To ensure consistency in surgical procedures, all PELD and MED operations followed standardized protocols established by the institution. These protocols included predefined guidelines for patient positioning, instrument selection, and procedural steps. Specific surgical instruments were uniformly employed for each procedure type to minimize variability. Additionally, all surgeries were performed by a team of experienced spine surgeons, each trained in the respective techniques, to reduce inter-surgeon variability. Regular peer reviews of surgical approaches were conducted to ensure adherence to these standards. However, minor variations tailored to individual patient anatomy and pathology were documented and accounted for in the analysis.

Outcome measures

The efficacy of the surgical interventions for lumbar disc herniation was evaluated both preoperatively and at a 2-year follow-up, focusing on mid-term success rates and patient recovery.

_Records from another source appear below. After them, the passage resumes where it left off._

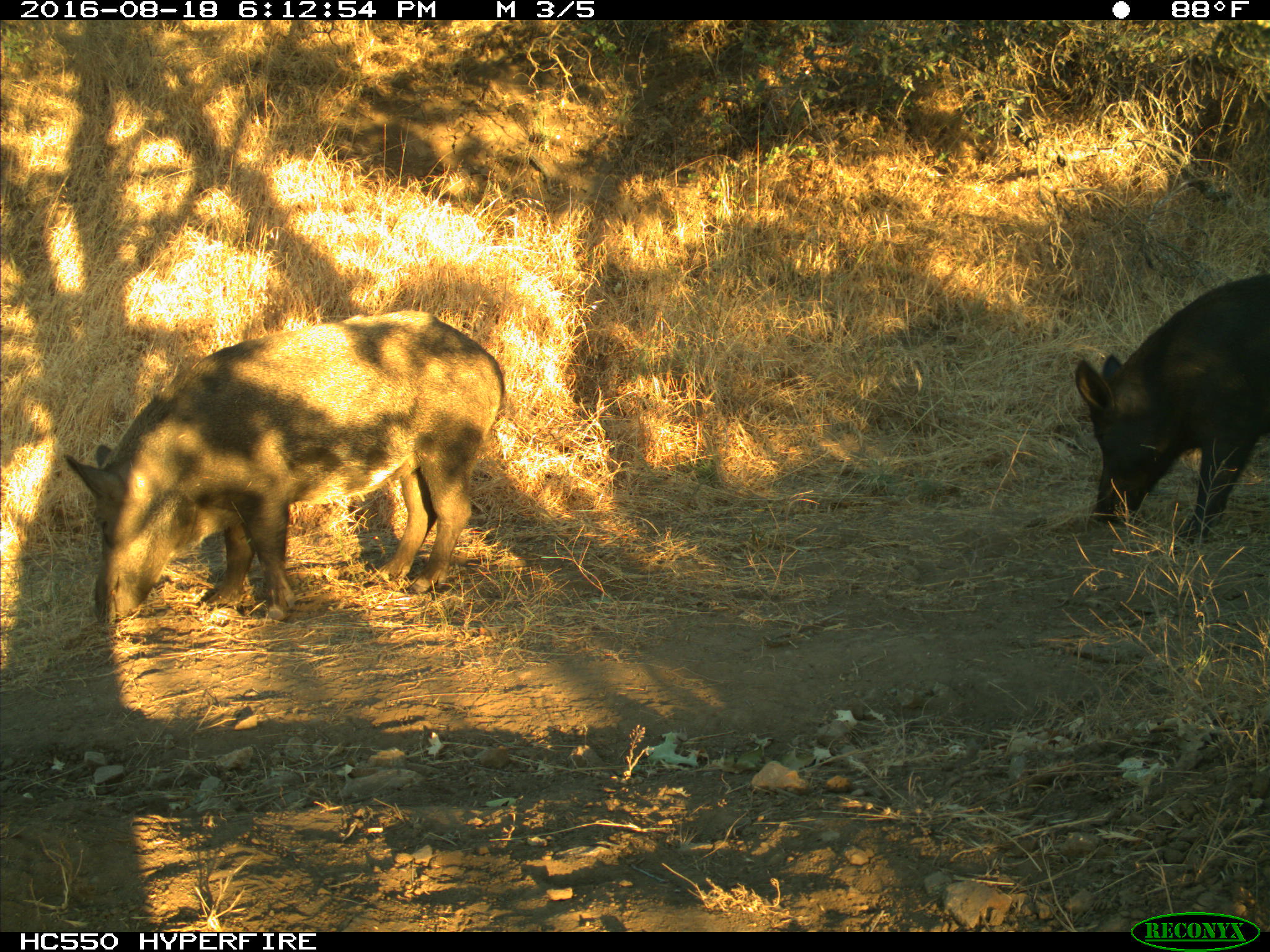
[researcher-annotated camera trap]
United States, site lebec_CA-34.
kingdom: Animalia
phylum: Chordata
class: Mammalia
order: Artiodactyla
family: Suidae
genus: Sus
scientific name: Sus scrofa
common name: wild boar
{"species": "Sus scrofa (wild boar)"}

The primary outcome measures included were as follows:

1) Pain Level: Pain was assessed using the Visual Analog Scale (VAS), where patients rated their pain on a scale from 0 (no pain) to 10 (worst imaginable pain).

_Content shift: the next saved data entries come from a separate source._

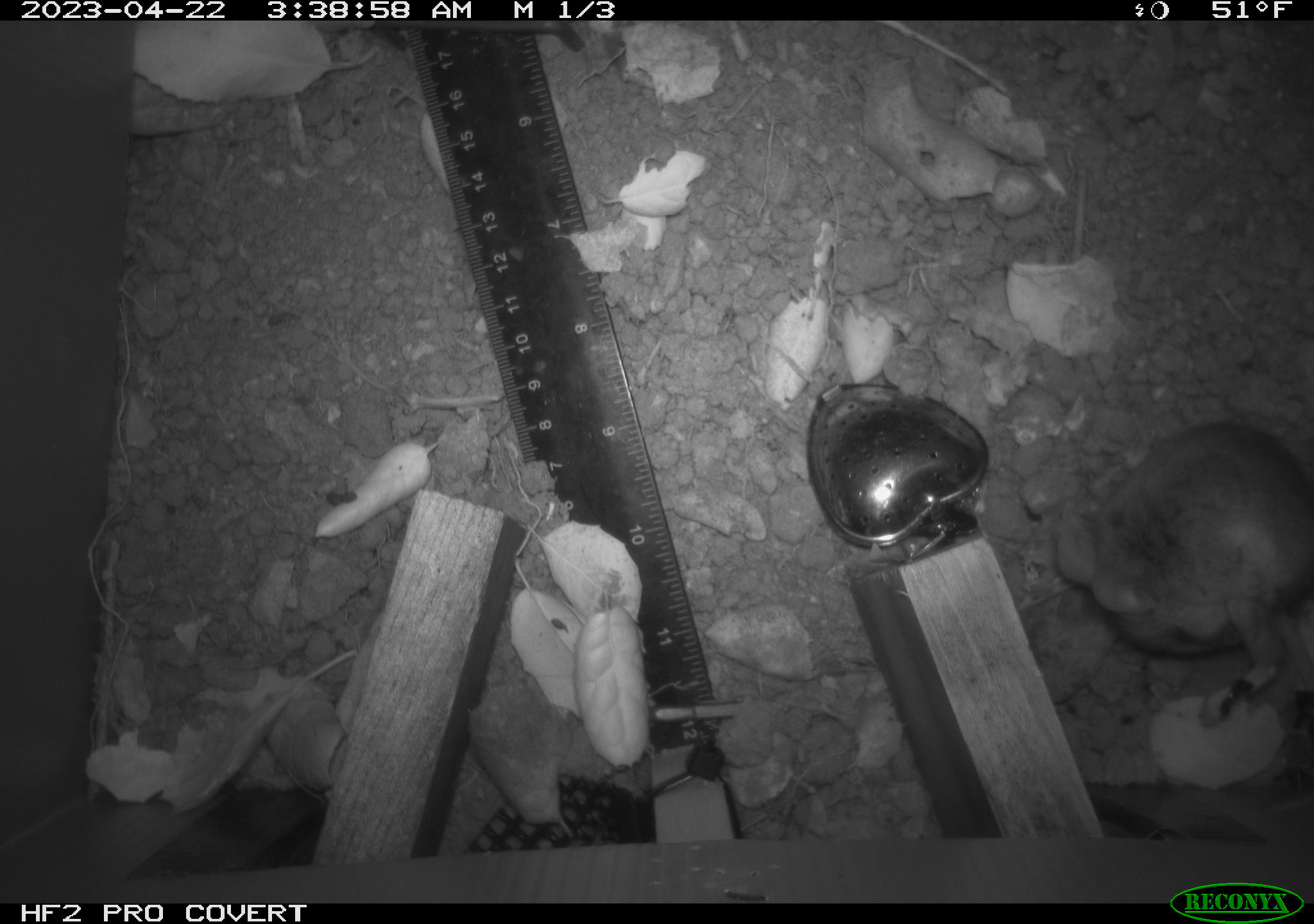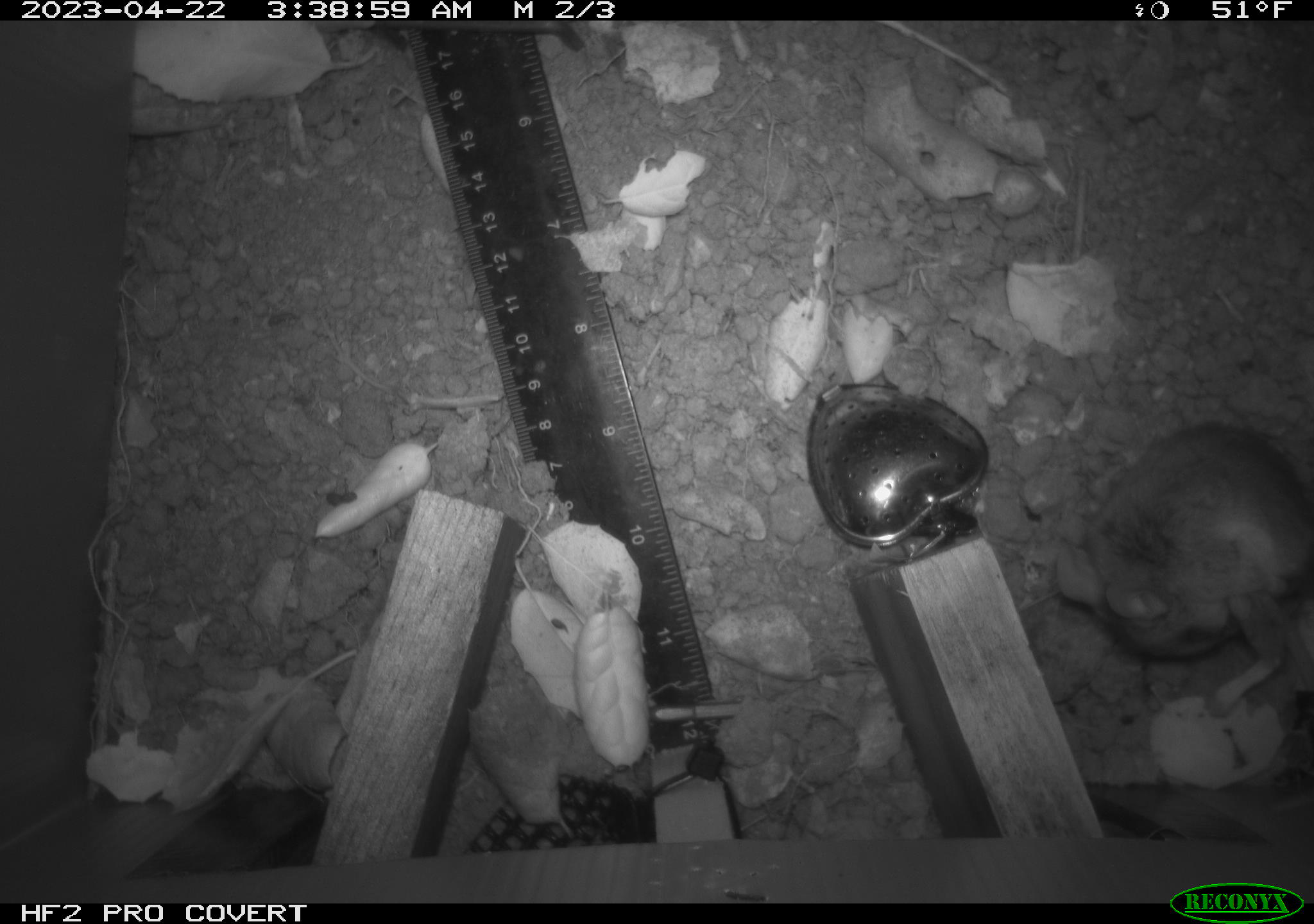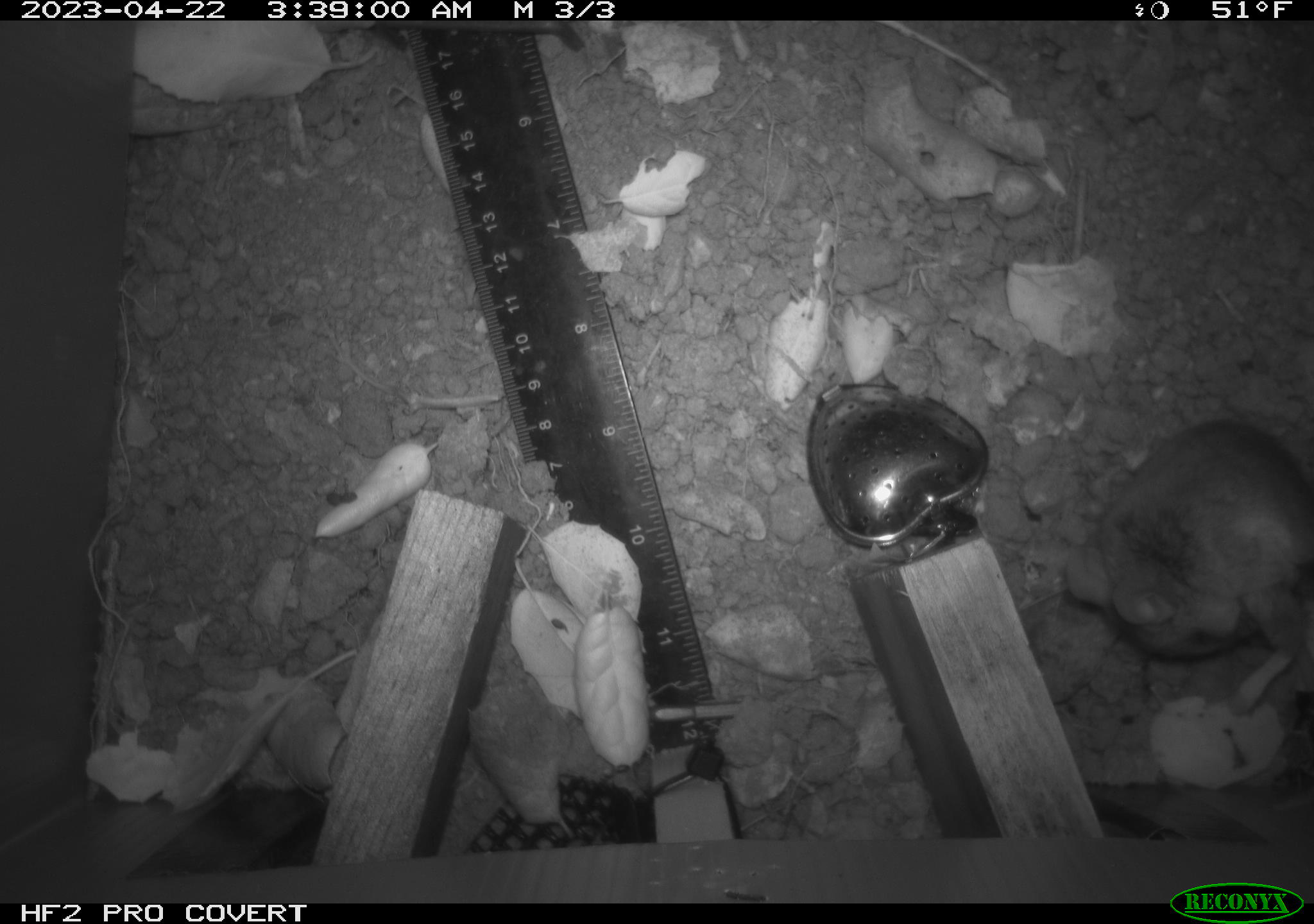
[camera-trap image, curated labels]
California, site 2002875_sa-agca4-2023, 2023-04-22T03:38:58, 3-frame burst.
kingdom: Animalia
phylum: Chordata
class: Mammalia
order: Rodentia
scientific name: Rodentia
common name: mouse species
Mouse species (Rodentia).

2) Functional Improvement: The Japanese Orthopaedic Association (JOA) score was used to assess functionality and pain levels. The scores range from a maximum of 29 points to a minimum of 0 points, with lower scores indicating greater dysfunction. The Improvement Rate was calculated using the following formula:

$\mathrm{Improvement}\mathrm{Rate}=(\mathrm{Postoperative}\mathrm{Score}\text{-}\mathrm{Preoperative}\mathrm{Score})/(29\text{-}\mathrm{Preoperative}\mathrm{Score})\times 100\text{\%}$

Improvement rate was categorized into different categories based on percentage of the improvement. 100%, >60%, 25%–60%, and <25% were classified as a cure, marked effectiveness, effectiveness, and ineffectiveness, respectively.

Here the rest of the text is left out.